### Document extract:
-- -- --
The capital will be required through the commencement of Mount Hope production estimated to be in the second half of 2010. Our ability to develop the project on time and on budget is dependent on, among other things, our ability to raise the necessary capital to fund the Mount Hope Project both in sufficient quantity of capital and at the time such capital is needed. Additionally, if the estimated costs of the Mount Hope Project are exceeded we will need to raise additional capital to fund such overruns.
 
The Company does not currently have the capital necessary to complete the Mount Hope Project and, accordingly, plans to raise the capital on an ongoing basis when needed. Our current business plan and project time schedule will require the Company to raise approximately $200 million in capital from now through December 31, 2008 with $10 to $20 million of such amount required by December 31, 2007. If the Company is unable to raise sufficient quantities of capital when needed, it will be necessary to develop alternative plans that would likely delay the development and completion of the Mount Hope Project. There is no assurance that we will be able to obtain the necessary financing for the Mt. Hope Project on customary terms, or at all.
 
NOTE 4—SUMMARY OF SIGNIFICANT ACCOUNTING POLICIES
 
This summary of significant accounting policies is presented to assist in understanding the financial statements. The financial statements and notes are representations of the Company’s management, which is responsible for their integrity and objectivity. These accounting policies conform to accounting principles generally accepted in the United States of America and have been consistently applied in the preparation of the financial statements.
 
Accounting Method
 
The Company’s financial statements are prepared using the accrual basis of accounting in accordance with accounting principles generally accepted in the United States of America.
-- -- --
### Information given:
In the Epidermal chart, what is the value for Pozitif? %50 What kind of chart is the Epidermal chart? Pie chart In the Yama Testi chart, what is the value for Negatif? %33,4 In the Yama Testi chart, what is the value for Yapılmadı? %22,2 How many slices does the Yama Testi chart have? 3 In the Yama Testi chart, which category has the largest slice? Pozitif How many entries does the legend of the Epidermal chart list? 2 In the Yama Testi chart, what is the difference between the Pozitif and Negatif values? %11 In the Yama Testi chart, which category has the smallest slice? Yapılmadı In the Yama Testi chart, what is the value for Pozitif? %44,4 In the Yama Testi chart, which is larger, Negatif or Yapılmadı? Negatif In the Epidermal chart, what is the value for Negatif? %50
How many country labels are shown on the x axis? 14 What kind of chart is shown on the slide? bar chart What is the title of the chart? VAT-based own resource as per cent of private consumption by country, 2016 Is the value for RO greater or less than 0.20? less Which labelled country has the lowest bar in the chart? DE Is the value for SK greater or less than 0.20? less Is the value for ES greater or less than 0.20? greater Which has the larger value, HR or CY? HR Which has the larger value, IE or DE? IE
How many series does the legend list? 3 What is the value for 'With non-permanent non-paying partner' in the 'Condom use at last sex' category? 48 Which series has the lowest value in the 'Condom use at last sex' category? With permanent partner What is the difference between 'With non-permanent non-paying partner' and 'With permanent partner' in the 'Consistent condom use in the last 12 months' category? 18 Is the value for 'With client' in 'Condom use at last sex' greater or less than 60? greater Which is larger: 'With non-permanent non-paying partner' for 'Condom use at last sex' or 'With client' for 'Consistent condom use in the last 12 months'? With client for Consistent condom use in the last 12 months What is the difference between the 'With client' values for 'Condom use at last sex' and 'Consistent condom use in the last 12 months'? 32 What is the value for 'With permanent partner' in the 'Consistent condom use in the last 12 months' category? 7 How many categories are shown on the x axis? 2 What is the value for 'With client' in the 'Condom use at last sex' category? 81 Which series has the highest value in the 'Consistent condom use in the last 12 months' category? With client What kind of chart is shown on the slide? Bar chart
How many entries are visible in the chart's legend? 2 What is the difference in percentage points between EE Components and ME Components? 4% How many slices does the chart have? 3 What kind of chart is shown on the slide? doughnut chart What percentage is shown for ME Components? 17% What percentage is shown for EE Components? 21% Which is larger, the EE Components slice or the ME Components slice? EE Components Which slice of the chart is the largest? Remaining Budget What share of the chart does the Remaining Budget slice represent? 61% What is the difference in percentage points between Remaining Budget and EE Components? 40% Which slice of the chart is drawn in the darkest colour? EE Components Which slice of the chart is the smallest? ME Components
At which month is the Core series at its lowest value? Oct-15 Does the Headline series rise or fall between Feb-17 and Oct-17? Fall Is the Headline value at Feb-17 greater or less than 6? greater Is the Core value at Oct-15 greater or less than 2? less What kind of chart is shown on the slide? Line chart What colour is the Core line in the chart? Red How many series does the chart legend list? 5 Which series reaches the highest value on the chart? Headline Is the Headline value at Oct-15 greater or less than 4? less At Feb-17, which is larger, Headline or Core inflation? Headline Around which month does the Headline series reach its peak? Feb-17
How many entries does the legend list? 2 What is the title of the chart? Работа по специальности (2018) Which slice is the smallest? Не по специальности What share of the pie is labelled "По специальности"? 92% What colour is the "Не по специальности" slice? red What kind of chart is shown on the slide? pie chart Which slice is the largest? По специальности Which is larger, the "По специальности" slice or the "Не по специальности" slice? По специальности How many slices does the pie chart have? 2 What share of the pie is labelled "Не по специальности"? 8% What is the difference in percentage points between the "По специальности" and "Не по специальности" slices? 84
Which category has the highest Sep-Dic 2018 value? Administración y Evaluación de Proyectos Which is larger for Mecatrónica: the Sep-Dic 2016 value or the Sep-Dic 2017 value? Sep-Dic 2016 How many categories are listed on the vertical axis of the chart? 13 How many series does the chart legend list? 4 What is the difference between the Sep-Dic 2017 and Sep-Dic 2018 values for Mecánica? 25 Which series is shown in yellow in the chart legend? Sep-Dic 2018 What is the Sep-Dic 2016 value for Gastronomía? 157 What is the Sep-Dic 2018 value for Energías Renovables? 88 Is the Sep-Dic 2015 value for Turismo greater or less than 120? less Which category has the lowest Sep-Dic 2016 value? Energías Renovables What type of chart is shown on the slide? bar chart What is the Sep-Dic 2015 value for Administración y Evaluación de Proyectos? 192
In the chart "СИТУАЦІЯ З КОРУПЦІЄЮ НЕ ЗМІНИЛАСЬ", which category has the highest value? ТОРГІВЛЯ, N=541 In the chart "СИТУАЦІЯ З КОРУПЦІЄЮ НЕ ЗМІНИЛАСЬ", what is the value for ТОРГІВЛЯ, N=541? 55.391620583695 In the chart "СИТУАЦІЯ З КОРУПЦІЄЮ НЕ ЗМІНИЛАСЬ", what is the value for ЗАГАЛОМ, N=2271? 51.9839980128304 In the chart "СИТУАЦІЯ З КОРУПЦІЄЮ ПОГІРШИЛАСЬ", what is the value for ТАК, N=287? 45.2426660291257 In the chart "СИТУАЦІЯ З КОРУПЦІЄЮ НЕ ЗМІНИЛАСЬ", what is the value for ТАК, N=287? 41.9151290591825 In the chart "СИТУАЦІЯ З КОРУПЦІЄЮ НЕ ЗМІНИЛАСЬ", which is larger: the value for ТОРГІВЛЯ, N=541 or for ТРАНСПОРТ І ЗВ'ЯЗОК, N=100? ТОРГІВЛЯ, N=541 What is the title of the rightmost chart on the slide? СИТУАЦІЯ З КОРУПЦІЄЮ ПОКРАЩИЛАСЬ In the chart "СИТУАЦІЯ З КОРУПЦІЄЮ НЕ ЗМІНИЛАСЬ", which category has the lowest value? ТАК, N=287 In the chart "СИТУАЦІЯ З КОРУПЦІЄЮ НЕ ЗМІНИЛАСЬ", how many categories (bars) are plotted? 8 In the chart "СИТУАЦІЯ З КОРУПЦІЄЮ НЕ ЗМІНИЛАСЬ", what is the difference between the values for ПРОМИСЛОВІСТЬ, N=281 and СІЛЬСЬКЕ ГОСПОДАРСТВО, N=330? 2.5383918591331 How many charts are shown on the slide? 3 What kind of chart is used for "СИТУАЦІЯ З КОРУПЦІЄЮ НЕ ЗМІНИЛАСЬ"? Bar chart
-- -- --
### Using the information:
**A)** Answer these questions from the Mount Hope Project filing excerpt:
(i) When is production at Mount Hope estimated to begin?
(ii) About how much capital must the Company raise from now through December 31, 2008?
(iii) What basis of accounting is used to prepare the Company's financial statements?
**B)** Carry on the Mount Hope Project filing excerpt from its final sentence.
The lines are separate material, unrelated to the Mount Hope Project filing excerpt.

### Response list:
**A)**
(i) In the second half of 2010.
(ii) Approximately $200 million.
(iii) The accrual basis of accounting.

**B)**
 
Accounting Pronouncements—Recent
 
In February 2007, the Financial Accounting Standards Board issued Statement of Financial Accounting Standards No. 159. “The Fair Value Option for Financial Assets and Financial Liabilities Including an amendment of FASB Statement No. 115.” This statement permits entities to choose to measure many financial instruments and certain other items at fair value. The objective is to improve financial reporting by providing entities with the opportunity to mitigate volatility in reported earnings caused by measuring related assets and liabilities differently without having to apply complex hedge accounting provisions. This statement is expected to expand the use of fair value measurement, which is consistent with the Board’s long term measurement objective for accounting for financial instruments. This statement is effective as of the beginning of an entity’s first fiscal year that begins after November 15, 2007, although earlier adoption is permitted. Management has not determined the effect that adopting this statement would have on the Company’s financial condition or results of operation.
 
In September 2006, the Financial Accounting Standards Board issued Statement of Financial Accounting Standards No. 157, “Fair Value Measurements.” This statement defines fair value, establishes a framework for measuring fair value in generally accepted accounting principles (GAAP), and expands disclosure about fair value measurements. This statement applies under other accounting pronouncements that require or permit fair value measurements. This statement does not require any new fair value measurements, but for some entities, the application of this statement may change current practice. The adoption of this statement had no immediate material effect on the Company’s financial condition or results of operations.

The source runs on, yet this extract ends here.